Но факт, что угрозу мировоззренческого кризиса ощущали, а подвергнуть "инженерному" анализу, рационально осознать и выстроить против нее защиту не смогли. Старики с их опытом сходили со сцены, здравый смысл с этой задачей справиться не мог, а общественная наука оказалась несостоятельной. Она оторвалась от реальности и отстала от хода событий.

"ЗАВТРА". А когда и как вы определились с выбором профессии?

С.К.-М. Я с восьмого класса ходил в кружок химического факультета МГУ. Пришёл, решил все задачи и поступил. Тогда открылось новое здание МГУ на Ленинских горах, и это было грандиозно. Не только само здание, но и царивший в нем дух и оптимизм. МГУ радовал всю страну. Через 8 лет после войны он был подарком. Там было самое современное оборудование, с нами занимались молодые ученые-энтузиасты, мы вели эксперименты в великолепных лабораториях. Это было счастье, мы ощущали себя хозяевами жизни и страны.

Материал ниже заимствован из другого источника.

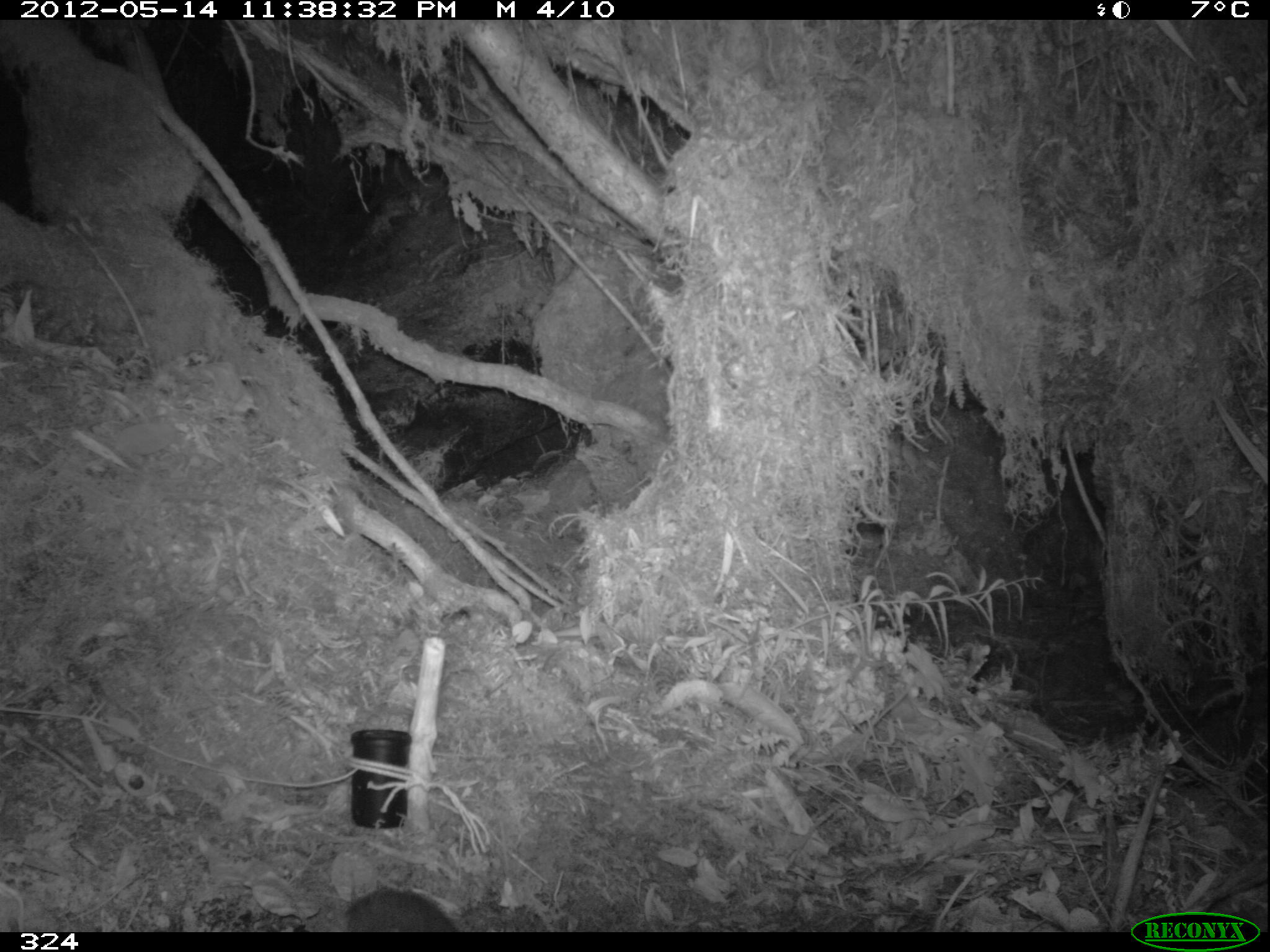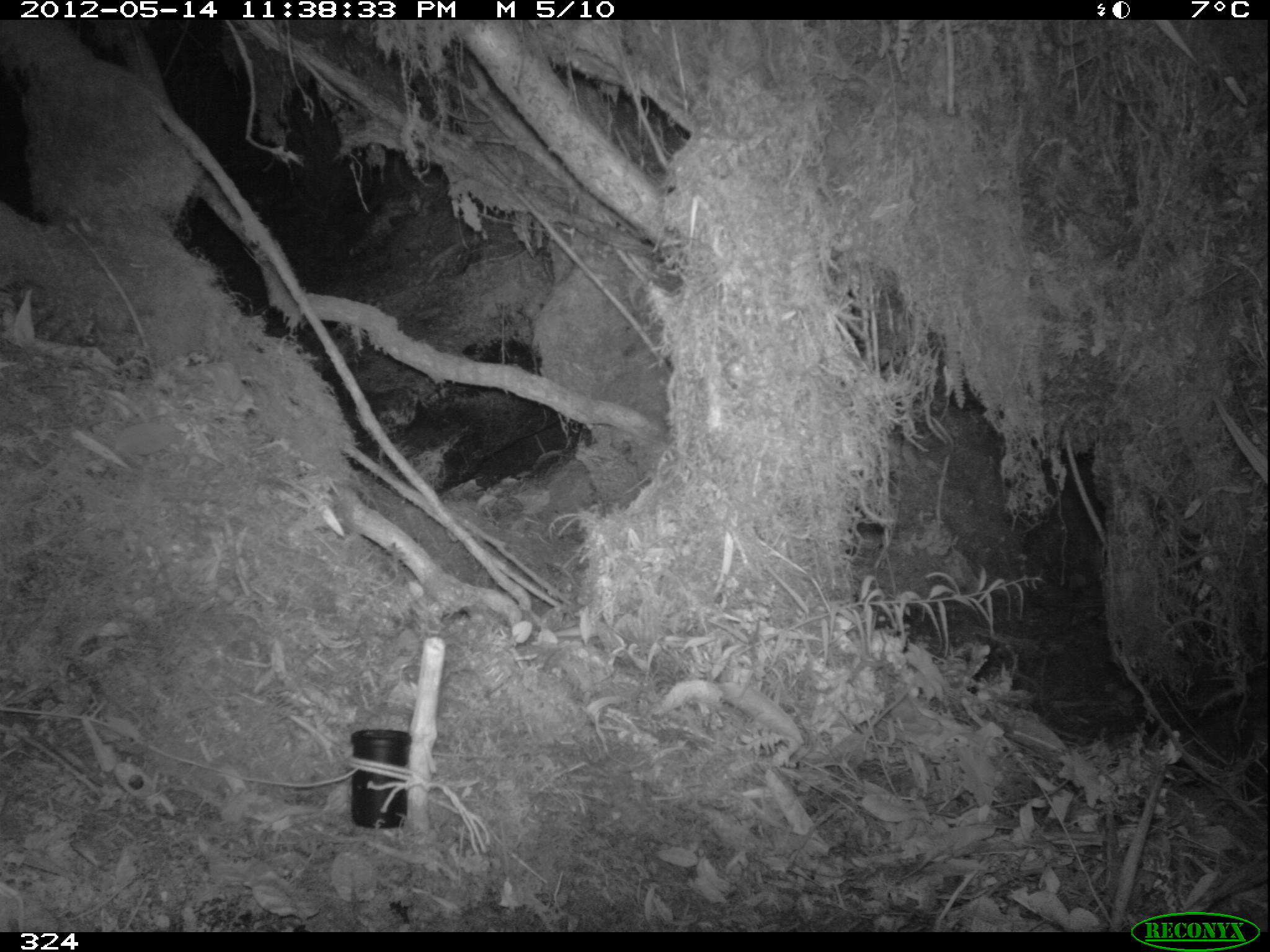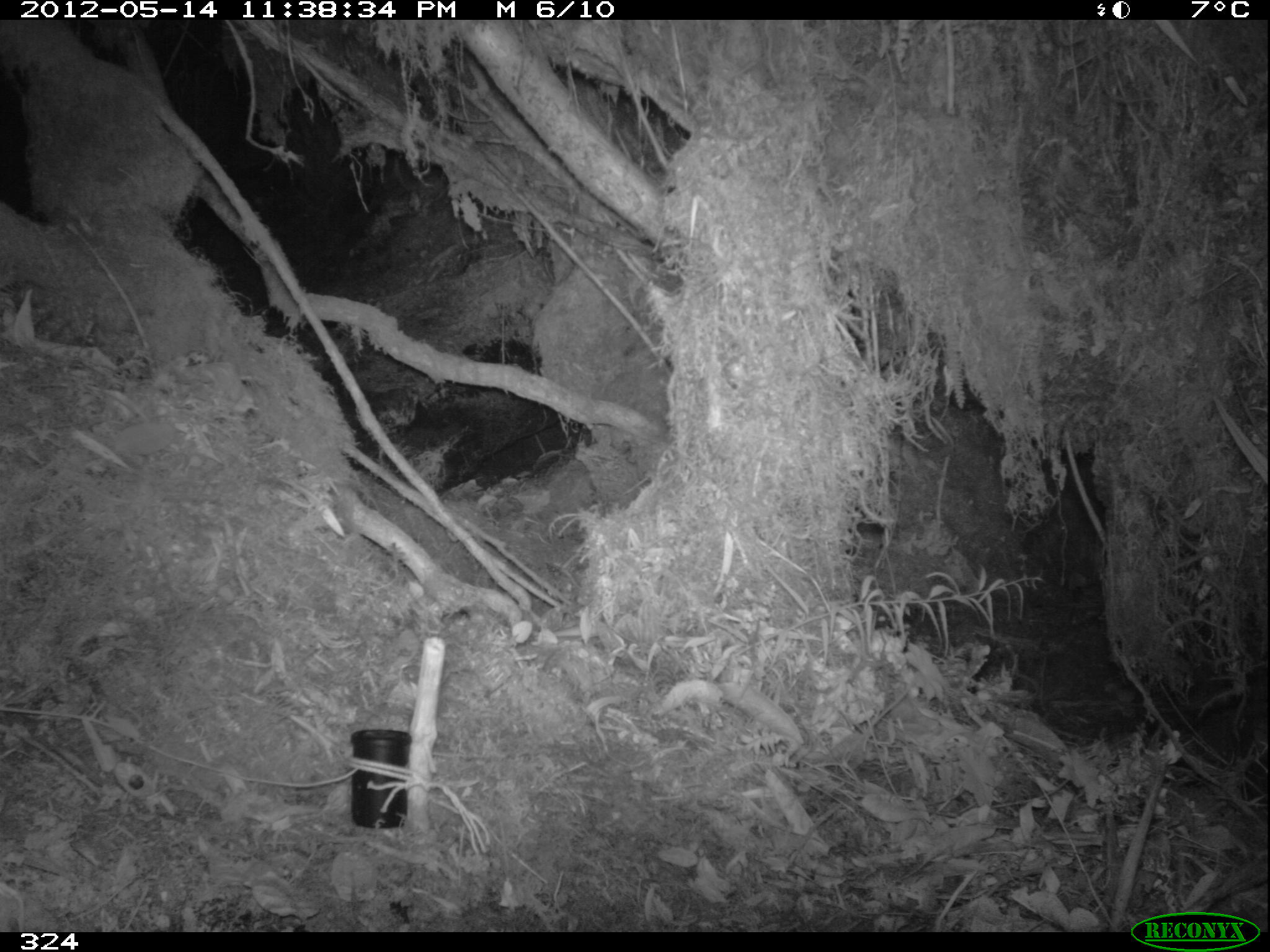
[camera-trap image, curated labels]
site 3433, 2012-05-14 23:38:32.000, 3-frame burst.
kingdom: Animalia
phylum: Chordata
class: Mammalia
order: Rodentia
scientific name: Rodentia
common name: rodents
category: unknown rodent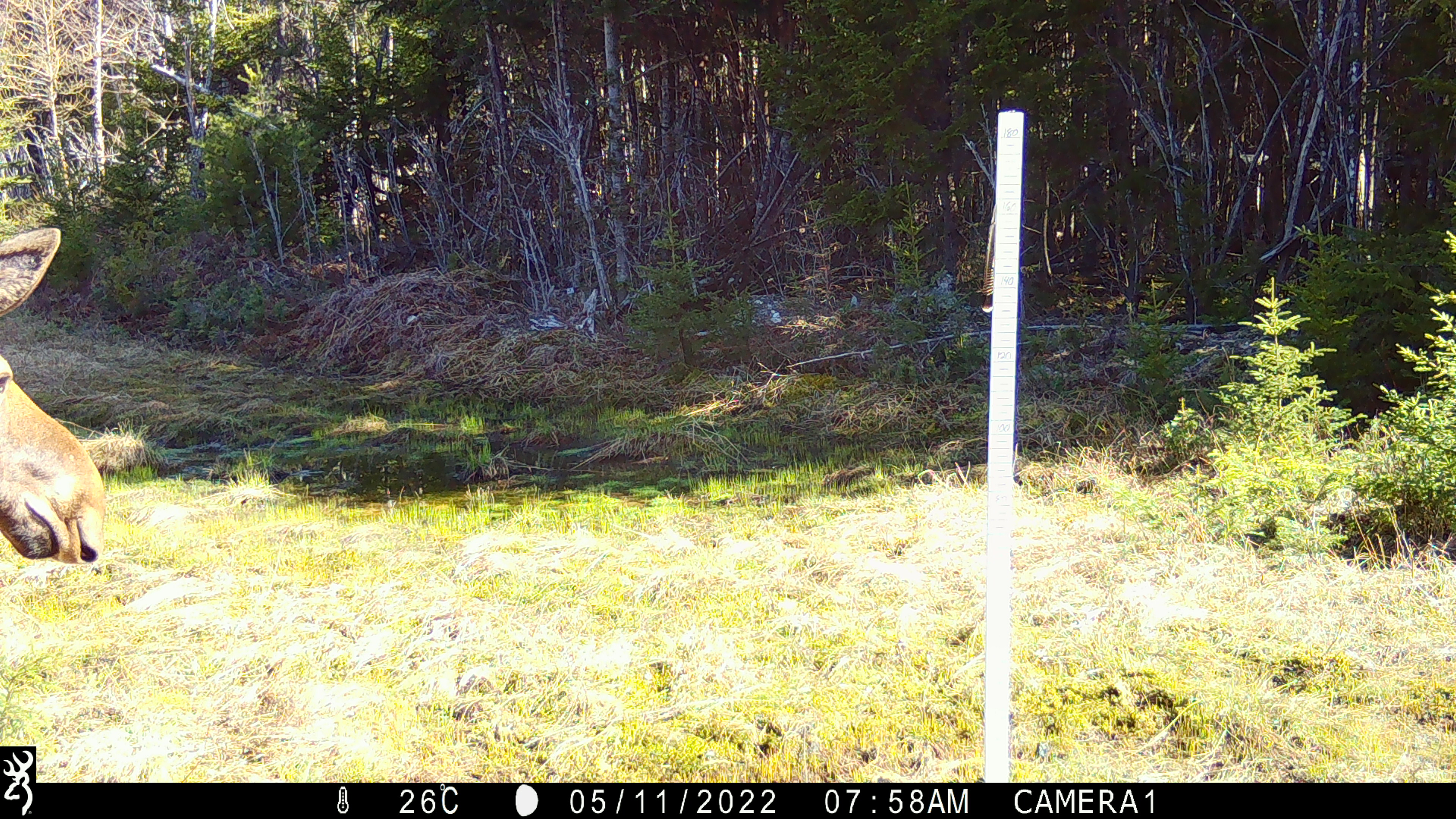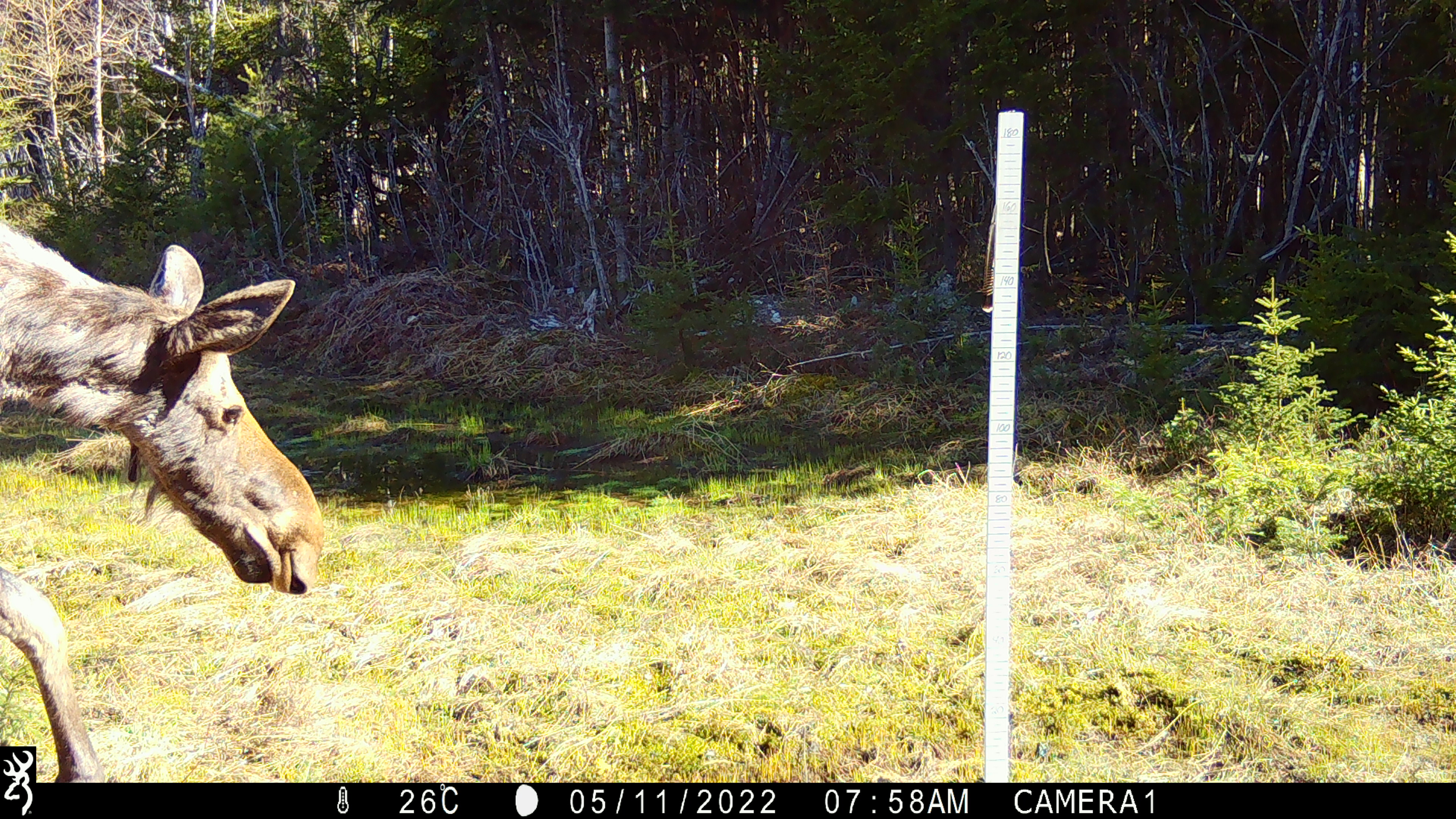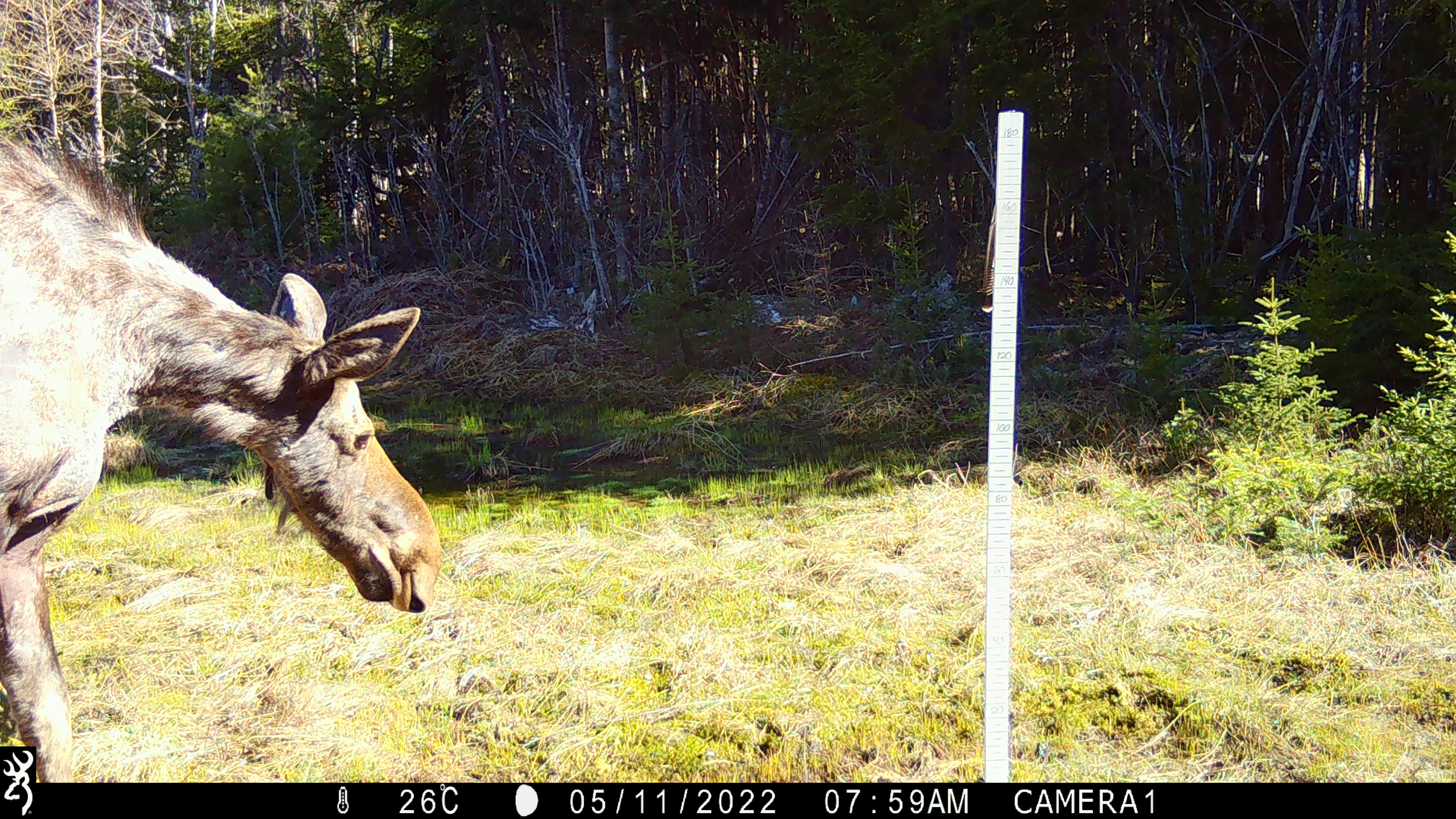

Стали студентами, счастье продолжилось: осваивать знания высокого класса, вести с первого курса свои исследования, быть в поле интенсивного студенческого общения. Всё это - роскошь, которую не купишь ни за какие деньги.

Мы ездили на целину, ходили в походы: по Северному Уралу, по Кольскому полуострову - дорогу нам наполовину оплачивал профсоюз. Да, ездили мы не в люксах и не в купе - в общем вагоне, зато свободно могли доехать хоть до Владивостока.

В это же время в университете возникли ячейки диссидентов. Многие из них учились в МГУ, были на три-четыре года старше меня. Они зримо присутствовали в "пространстве" университета. А в 1960 году, когда я делал диплом (уже в Академии наук), доктрина перестройки вчерне, в сыром виде уже оформилась. Её идеи были на слуху, обсуждались у костра, в экспедициях, на вечеринках. Сразу же возник идейный раскол, но тогда никому не казалось, что это приведет к каким-то политическим последствиям. Еще было стремление усовершенствовать советскую систему, а не разрушить её. Она и критиковалась от "правильного социализма".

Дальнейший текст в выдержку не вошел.